There are 2 more use cases I expect we will need to handle:

  • splitting input files
    • eventually we will get ~1.5 GB files from the MOC for each downlink, and will need to separate them into many files to feed to the estimate 75 CPUs needed to process the downlink in ~1 hour. It is possible we will receive the 1.5 GB in multiple files - unknown yet, but see next bullet anyway.
    • by the time we get ~4 towers integrated this coming year, keeping the raw data files small enough so that the recon files don't get out of sight will become a problem. They will be taking 10 minute or less runs!
    • so we need a mechanism to expand out a run's input file to go to multiple nodes and then regroup them all at the end, I assume allowing a run to be a logical entity whose datasets could be lists of files. Further complication would be in handling subsequent steps in the pipeline for that run, and whether external pipelines make use of a dataset.
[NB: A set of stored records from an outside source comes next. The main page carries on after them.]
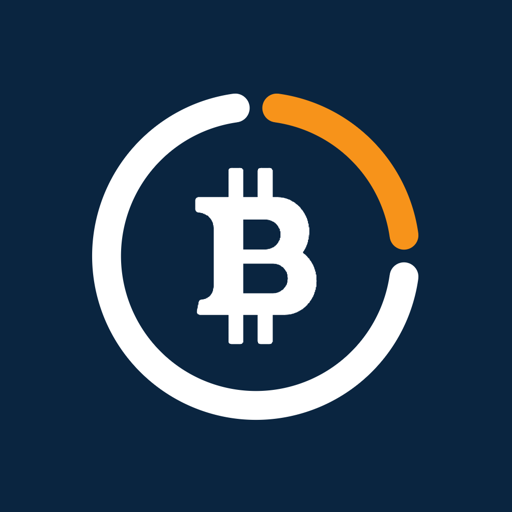 Bitcoin Loans Market logo
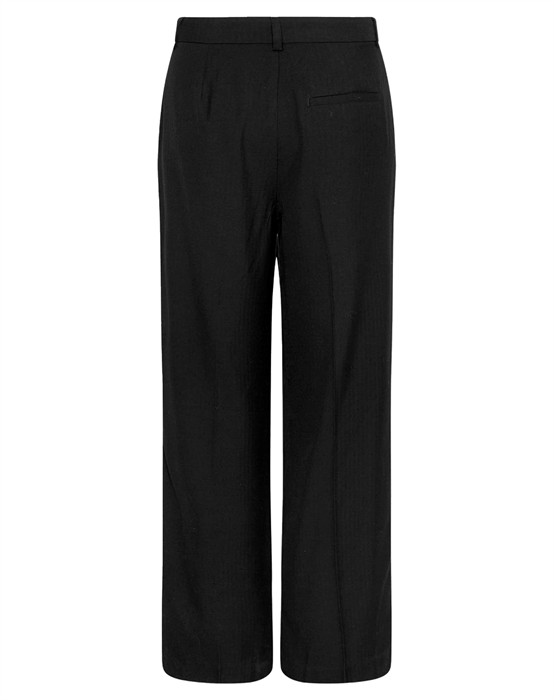 MSCHMachella HW Bukser - Black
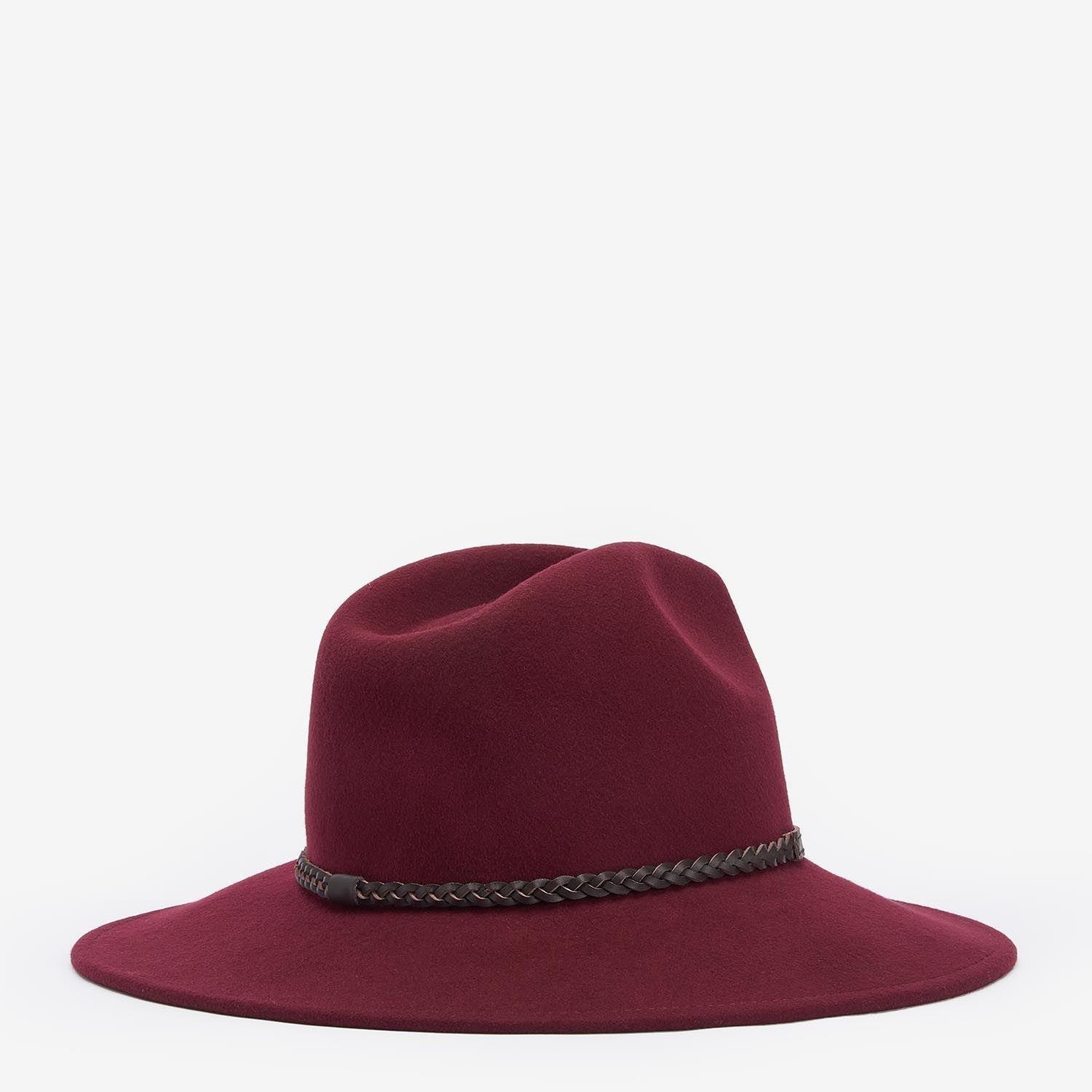 Barbour Tack Fedora Şapka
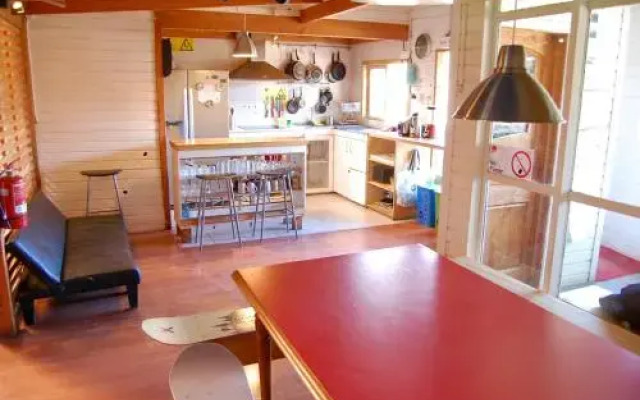 Hostal French Andes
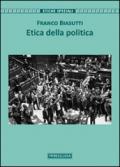 Etica della politica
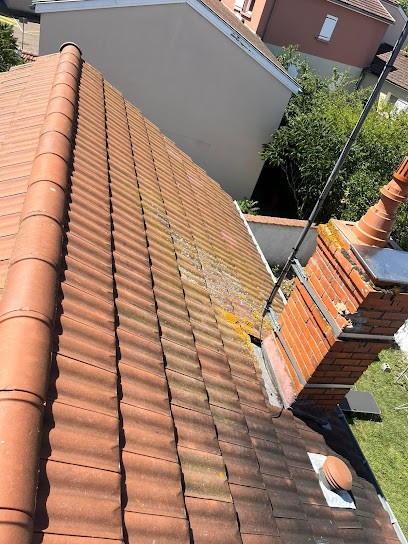 JF Environnement : Couvreur Roanne (42), Couvreur à Perreux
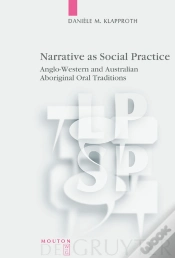 Capa do artigo Narrative As Social Practice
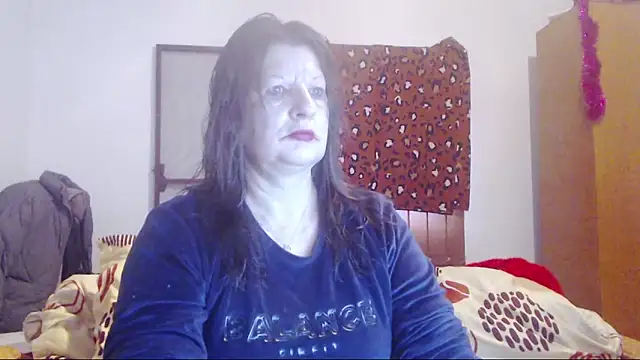 ExtasyMature online show from 02-01-26, 06:45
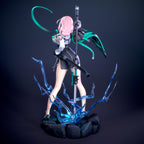Yanagi Unofficial Fan-Made Collectible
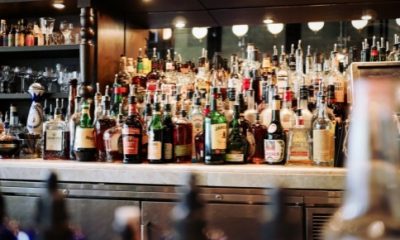 A Guide to the Most Unique Bars in the United States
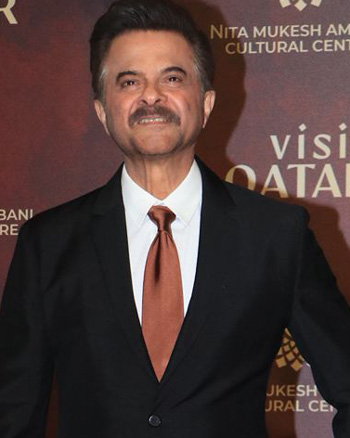Anil Kapoor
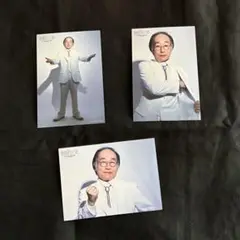 飛田展男 リーライ COLORS ブロマイド ブロマ セット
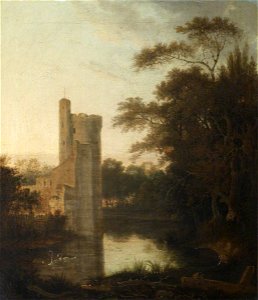 George Howland Beaumont (1753-1827) - Caister Castle, Norfolk - 515486 - National Trust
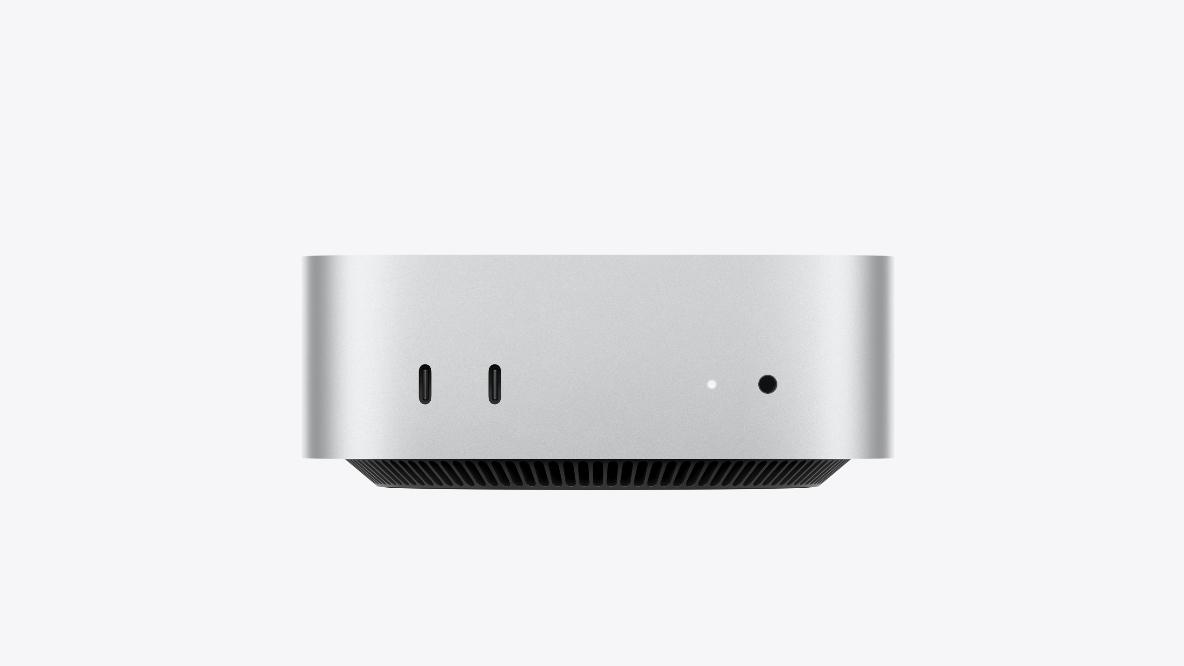 Mac mini、最安モデルが売り切れに。狩り尽くされた？ それとも…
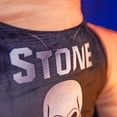 thumbnail image 6 of Bleacher Creatures WWE Stone Cold Steve Austin 24" Bleacher Buddy, 6 of 7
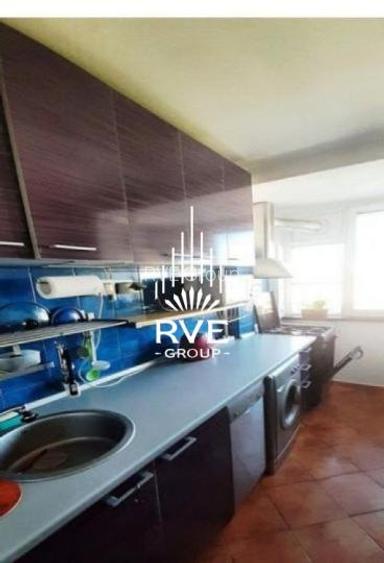 Ap 3 Cam (62 mp, centrala proprie, loc parcare ADP) - 10 min. metrou Eroii Revol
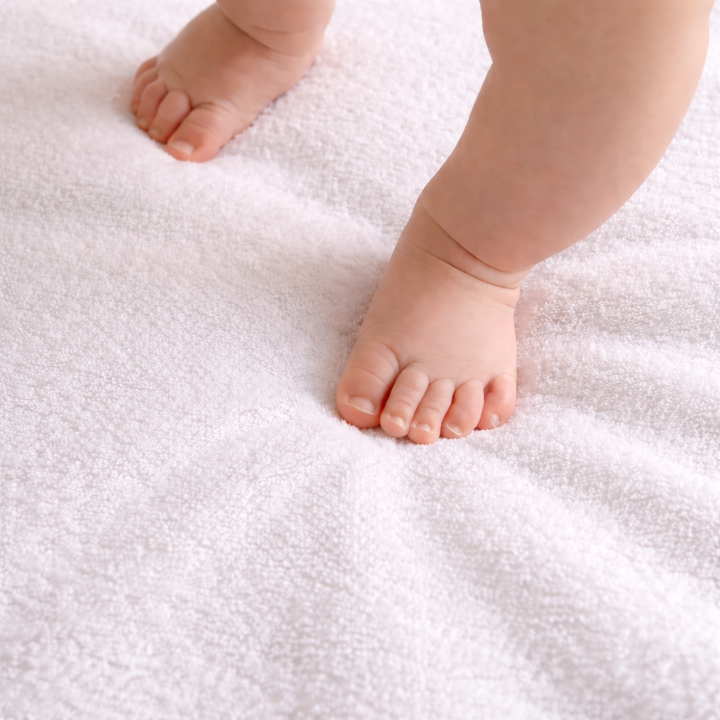 Bamboo Waterproof Mattress Protector - SHEET STORY - 4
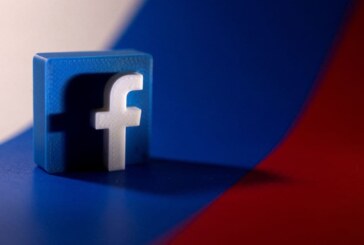 МОЛНИЯ!!! Facebook и Instagram призывают к насилию!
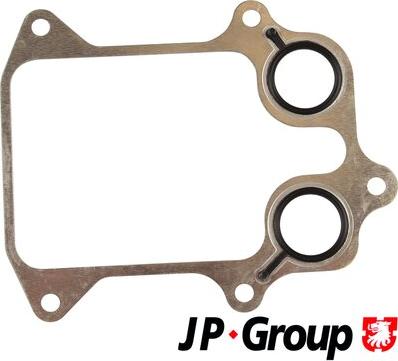 JP Group 1113550700 - Прокладка, масляный радиатор parts5.com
  • MC concatenation of files
    • once an MC run is done, we gather up the myriad ntuple files, run a pruning mechanism on them (for the MC I just ran I weeded out events with no tracks) and then concatenate them to a more handleable set of files (by user request <~ 200 MB or so).
    • it would be nice if these could both be done automatically in the pipeline and be recorded. I am doing both manually. A task would have to have something like summary properties where you could make outputs based on a selection of all the input datasets in the task, and record the outcome. And again, the output dataset could be a list of files.